花摘 香

『』

 タン、タタン、タン――。

 黒板がチョークを弾く音が、心地いい。源氏物語の一節を板書する音だ。古典を担当する加藤先生の低く、鼓膜を振動させる声が、生徒たちの眠気を加速させる。窓際の最後尾。相沢律華は、その席から教室全体を見渡す。寝ている生徒もいれば、机の下でコソコソとスマホをいじっている生徒もいる。しかし、周囲の生徒と話したりして騒音を立てる生徒は一人としていない。四限の体育が水泳だったからだろうか、いつにも増して教室全体がどんよりと、微睡んでいるように思える。

 カーテンの隙間から差し込む、これでもかと言わんばかりの陽光が一筋の光となり一人の女性を照らしあげる。太陽だって照らす人間は選ぶんだな、なんて卑屈なことを考えているうちは、私は日陰の中なのだろう。艶のある髪に長い睫毛、キャラメルのような茶色い瞳、背筋の良い後ろ姿。それら全部が、陽射しを受けてキラキラと輝いて見える。

 (ああ、様になるなあ。)

 小柳遥香、彼女のことはよく知っている。よく知っているのは、何も私だけではない。この高校に通う生徒なら、誰もが一度は耳にしたことがある名前、だと思う。そのタイミングはさまざまであるが、有名どころで言ったら新入生代表挨拶だとか、期末テストの張り紙だとかだろうか。……いや、違うか。

 小柳遥香、彼女はよく知られている。知ってるのは、何もこの高校の生徒だけではない。ピアノに関わっている人なら、或いは音楽に精通する人なら知っていて当たり前だろう。
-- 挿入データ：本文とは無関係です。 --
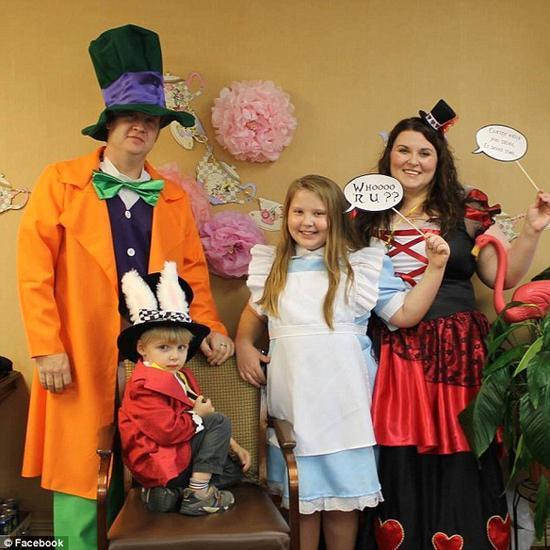 美四年级学生选择在疗养院与外婆共度生日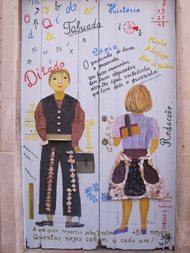 Kunstverkene i Rua Santa Maria er svært så varierte og spennende. Foto: John Steffensen
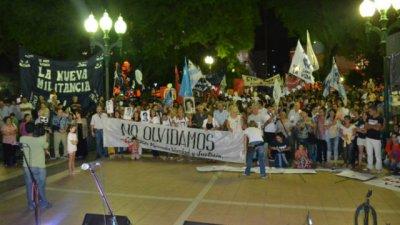 En Concepción del Uruguay marcharon por la memoria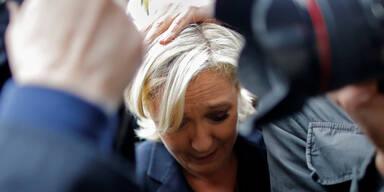 Ei-Attacke auf Marine Le Pen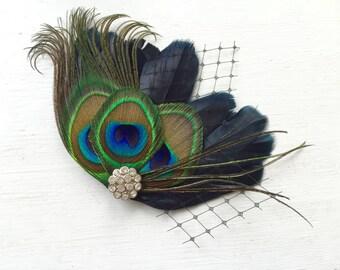 Noir de MICHELLE et pièce de cheveux mariée plume de paon et voile noir pince à cheveux, plume Fascinator, naturel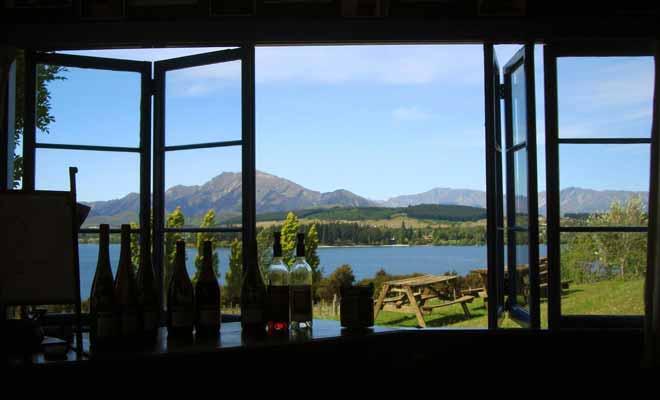 Vous pouvez vous inscrire à une dégustation de vins dans la propriété de Nick Mills baptisée Rippon Vineyard. Le point de vue sur le lac est à la hauteur du reste.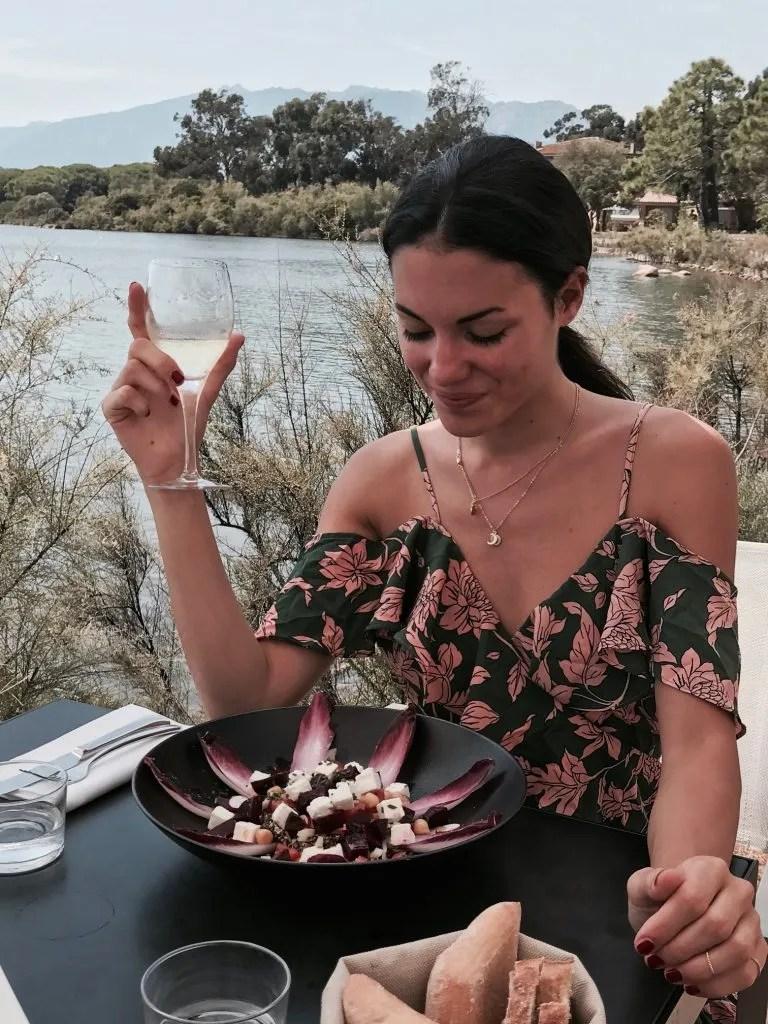 Lavinia Guglieman a pranzo al ristorante la Paillote del Don Cesar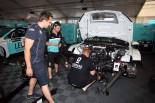 先週末のオーストリアで2台揃って大破したレパード・レーシング。修復は間に合わせたものの、ロブ・ハフはラジエタートラブルでレース1を落とす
 国内屈指のピアノコンクール、そのジュニア部門において小柳遥香はその名を轟かせた。奏でた、という表現の方が幾らか雅だろうか。容姿端麗、品行方正、成績優秀。それだけでも素晴らしいのに、それらが霞むほどに眩しい、ひとつ。その眩しさが、何だか、私を照らす太陽をかげらしているような気にすらさせる。

 ふと、律華は視線を自身の手のひらに向ける。

 窓際の最後尾。これほどの好条件にありながら、私の指先に陽光は刺さない。数メートル離れているだけの遥香の背中が、とても遠くに感じる。私は、遥香の作り出している影のほんの一部。

 タン、タタン、タンーー。

 ああ、単調で心地がいい。眠くなってしまうほどに、淀みのない音だ。ああ、つまらない。心地がいいのに、つまらない。

 (そっか。)

 この音は、私だ。私の奏でる、とてもつまらない音。ただ、誰かの真似をして、なぞっただけの無個性そのもの。

 それに気がつくと、途端に不快になる。先程までは、背景の一部と化していたこの微睡が、「お前の音楽も、この授業のように聞くに耐えない、つまらないものだ」と、そう言っているような気がしてならない。それに恐怖すら感じる。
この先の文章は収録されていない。